AirPods Support. When AirPods launched last year, tvOS was the one modern Apple platform lacking automatic setup of the wireless earbuds; if you wanted to use AirPods with your Apple TV, you had to connect them as a new Bluetooth device. With tvOS 11 that changes, so now if AirPods have been set up on any of your other devices, you’ll be able to easily connect to them from an Apple TV too. AirPods can be selected from a couple different places: by swiping down on the Siri Remote’s touch surface to view audio source options1, or from Settings ⇾ Video and Audio ⇾ Audio Output.

Music and Podcasts. In the area of OS compatibility, the Music and Podcasts apps have been updated with features borrowed from their iOS counterparts. For Podcasts the update is extremely minor: the Unplayed and My Podcasts tabs have been renamed to Listen Now and Library respectively, matching the accompanying tabs in the iOS app. Apple Music gains social sharing and My Chill Mix, enabling you to see what music your friends are listening to, and access a new, weekly personalized playlist, all from the For You tab.

Right-to-Left Language Support. There is now native system support for right-to-left languages in tvOS, joining existing support on iOS and macOS.

Later this year, Apple’s TV app will gain support for live sports and news, but until then, Apple TV owners are left with a minor software update with a couple nice features, and not much else.

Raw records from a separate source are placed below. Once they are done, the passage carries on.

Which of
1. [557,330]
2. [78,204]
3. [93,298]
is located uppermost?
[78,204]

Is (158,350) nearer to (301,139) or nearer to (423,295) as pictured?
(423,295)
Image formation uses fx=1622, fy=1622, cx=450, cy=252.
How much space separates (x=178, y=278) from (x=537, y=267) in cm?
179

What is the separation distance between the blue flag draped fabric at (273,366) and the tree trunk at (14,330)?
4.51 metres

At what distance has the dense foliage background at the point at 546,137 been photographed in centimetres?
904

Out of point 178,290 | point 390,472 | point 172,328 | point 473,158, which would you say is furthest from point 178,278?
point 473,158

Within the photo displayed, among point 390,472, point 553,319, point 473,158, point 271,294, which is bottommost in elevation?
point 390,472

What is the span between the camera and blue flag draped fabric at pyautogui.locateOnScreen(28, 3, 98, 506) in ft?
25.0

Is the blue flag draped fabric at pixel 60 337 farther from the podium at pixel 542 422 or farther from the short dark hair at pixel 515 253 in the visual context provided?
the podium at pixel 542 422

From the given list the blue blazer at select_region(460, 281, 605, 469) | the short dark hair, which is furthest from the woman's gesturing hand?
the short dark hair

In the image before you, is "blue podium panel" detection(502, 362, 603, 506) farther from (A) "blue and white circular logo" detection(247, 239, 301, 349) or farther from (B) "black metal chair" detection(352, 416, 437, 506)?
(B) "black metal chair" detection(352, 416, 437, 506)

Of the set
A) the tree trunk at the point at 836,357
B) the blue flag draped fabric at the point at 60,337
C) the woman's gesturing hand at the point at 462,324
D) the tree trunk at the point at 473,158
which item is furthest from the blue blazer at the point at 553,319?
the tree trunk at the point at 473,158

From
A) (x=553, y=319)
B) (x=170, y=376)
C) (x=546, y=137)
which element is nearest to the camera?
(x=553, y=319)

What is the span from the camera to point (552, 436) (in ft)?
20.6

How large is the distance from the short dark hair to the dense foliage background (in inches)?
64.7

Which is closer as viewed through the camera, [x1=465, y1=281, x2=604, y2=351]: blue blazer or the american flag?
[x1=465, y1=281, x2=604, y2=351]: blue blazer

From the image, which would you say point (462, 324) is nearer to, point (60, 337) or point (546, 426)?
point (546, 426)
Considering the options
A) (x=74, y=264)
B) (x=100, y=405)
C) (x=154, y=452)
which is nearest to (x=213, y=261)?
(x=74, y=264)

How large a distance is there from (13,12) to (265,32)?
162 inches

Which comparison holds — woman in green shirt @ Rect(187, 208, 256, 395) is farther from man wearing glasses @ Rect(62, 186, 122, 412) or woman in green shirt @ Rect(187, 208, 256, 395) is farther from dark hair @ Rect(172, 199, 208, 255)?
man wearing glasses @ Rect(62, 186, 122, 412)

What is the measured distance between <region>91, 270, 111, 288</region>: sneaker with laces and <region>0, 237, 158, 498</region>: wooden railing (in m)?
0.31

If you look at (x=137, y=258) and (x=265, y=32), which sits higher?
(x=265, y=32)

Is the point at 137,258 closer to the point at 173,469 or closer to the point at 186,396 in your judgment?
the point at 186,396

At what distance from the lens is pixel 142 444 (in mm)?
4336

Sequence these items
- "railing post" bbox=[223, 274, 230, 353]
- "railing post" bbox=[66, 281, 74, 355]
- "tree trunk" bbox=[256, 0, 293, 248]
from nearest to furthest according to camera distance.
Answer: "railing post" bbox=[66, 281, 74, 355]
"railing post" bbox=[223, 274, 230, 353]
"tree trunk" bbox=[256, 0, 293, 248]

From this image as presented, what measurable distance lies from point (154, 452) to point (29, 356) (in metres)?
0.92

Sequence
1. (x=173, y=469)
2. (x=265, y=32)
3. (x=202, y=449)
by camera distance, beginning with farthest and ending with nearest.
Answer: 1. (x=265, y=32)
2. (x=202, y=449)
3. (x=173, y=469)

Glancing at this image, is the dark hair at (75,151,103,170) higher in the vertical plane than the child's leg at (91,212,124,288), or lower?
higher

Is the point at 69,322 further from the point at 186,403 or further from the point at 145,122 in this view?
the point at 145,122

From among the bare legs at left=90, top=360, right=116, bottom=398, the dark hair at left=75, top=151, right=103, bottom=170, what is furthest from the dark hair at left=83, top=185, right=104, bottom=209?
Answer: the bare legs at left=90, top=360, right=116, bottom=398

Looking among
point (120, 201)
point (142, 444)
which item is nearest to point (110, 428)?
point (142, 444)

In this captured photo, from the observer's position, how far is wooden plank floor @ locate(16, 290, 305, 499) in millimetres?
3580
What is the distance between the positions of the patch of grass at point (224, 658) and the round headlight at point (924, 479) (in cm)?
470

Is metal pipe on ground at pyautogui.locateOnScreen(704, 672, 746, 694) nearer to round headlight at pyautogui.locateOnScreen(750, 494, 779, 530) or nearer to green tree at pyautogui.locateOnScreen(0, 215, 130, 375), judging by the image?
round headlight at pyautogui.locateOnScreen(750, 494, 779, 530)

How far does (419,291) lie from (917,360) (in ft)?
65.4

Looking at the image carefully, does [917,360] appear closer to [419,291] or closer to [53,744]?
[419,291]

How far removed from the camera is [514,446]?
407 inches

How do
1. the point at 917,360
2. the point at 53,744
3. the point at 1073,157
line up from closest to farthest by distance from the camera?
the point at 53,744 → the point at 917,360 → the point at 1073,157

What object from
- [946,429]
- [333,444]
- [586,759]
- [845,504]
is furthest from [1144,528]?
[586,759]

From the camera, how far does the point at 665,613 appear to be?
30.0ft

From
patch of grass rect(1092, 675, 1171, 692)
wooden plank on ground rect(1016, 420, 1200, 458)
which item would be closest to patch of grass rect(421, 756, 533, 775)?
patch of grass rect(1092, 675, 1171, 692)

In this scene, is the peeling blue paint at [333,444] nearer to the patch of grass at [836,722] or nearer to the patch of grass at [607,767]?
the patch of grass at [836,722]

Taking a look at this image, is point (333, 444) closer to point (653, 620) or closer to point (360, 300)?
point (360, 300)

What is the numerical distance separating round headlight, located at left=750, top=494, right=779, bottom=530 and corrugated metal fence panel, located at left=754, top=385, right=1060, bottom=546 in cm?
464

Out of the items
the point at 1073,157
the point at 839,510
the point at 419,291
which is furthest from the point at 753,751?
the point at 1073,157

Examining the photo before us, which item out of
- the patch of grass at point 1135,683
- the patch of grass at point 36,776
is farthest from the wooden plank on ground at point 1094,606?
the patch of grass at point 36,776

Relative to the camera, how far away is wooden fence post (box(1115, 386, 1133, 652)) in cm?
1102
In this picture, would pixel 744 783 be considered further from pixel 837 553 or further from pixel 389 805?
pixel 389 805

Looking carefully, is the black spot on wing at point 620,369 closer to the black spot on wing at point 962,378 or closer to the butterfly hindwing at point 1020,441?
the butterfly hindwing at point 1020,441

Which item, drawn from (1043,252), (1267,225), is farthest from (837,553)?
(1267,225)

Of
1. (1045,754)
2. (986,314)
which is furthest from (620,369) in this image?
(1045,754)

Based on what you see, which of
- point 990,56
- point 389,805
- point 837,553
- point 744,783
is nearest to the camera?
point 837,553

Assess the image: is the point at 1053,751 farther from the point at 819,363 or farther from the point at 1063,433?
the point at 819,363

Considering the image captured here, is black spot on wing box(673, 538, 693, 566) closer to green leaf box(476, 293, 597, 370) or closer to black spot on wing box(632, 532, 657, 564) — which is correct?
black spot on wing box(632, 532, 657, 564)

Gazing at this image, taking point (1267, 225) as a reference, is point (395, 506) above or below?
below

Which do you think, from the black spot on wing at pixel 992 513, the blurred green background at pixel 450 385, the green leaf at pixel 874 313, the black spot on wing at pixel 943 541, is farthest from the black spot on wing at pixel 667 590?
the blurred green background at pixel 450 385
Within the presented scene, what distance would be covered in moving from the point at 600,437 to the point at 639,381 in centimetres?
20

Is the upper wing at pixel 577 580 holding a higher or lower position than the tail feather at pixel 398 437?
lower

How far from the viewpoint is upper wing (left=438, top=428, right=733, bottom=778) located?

Following the unveiling of the Apple TV 4K – a significant upgrade in sheer power over its predecessor – the Apple TV finds itself in an awkward place: with advancing hardware, but little change to the software. I use my Apple TV every day, almost exclusively in the TV app, but Apple’s 2015 vision for the product was bigger than making it merely a place to watch television: it included games, apps for shopping and vacation planning, and more. Since that time, there’s little Apple has done to foster a healthy ecosystem of apps on the platform. Maybe that Apple-designed gaming controller is still in the works, along with other improvements to apps on tvOS – but for now, tvOS 11 brings positive change, but nothing revolutionary.